▶ [To be done]
Starting with "There is an" and going on through "the plants mentioned.", copy out the excerpt on the 1963 Iran expedition, replacing "account" with "report".

▶ [Excerpt provided]
There is an account of the Bowles Scholarship Memorial Expedition to Iran, 1963 (BSBE) by Brian Mathew in the Journal of the RHS, Jan & Feb 1965. Although no collection numbers are mentioned it is possible to make reasonable guesses as to the identity of some of the plants mentioned.

The expedition drove to Iran via northern Turkey & the Black Sea coast. The first cyclamen mentioned (“C. vernum”) was seen  near Bolu - “with plain or marbled leaves....flowers.....carmine purple.” I would guess this to be BSBE 513. The next was  found near Samsun - “in moss on cliffs in very wet situations....most beautiful silvery leafed forms.” I would guess this to be BSBE 518. C. G-W in his ‘97 book assigns this to C. coum subsp. coum on p121 & to C. coum subsp. elegans on p182 (not the only example of careless editing in this book). BSBE did find what I would guess to be C. coum subsp. elegans on the Caspian coast - “with  leaf & flower shape reminiscent of C. pseudibericum.... in moss & often high up on the branches of trees.”

▶ [Dataset records]
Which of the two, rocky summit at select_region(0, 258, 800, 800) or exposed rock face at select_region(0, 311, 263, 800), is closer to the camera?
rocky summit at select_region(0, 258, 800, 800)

---

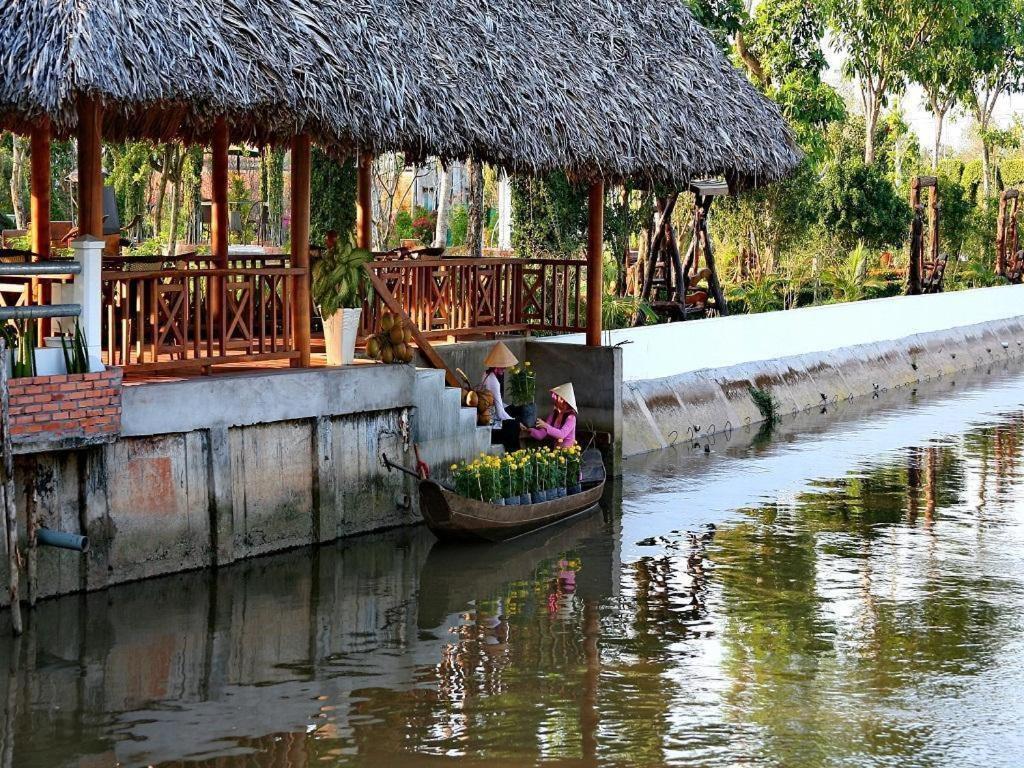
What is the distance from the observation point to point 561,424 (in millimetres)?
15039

* * *

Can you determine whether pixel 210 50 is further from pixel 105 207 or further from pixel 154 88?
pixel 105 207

▶ [Task answer]
There is an report of the Bowles Scholarship Memorial Expedition to Iran, 1963 (BSBE) by Brian Mathew in the Journal of the RHS, Jan & Feb 1965. Although no collection numbers are mentioned it is possible to make reasonable guesses as to the identity of some of the plants mentioned.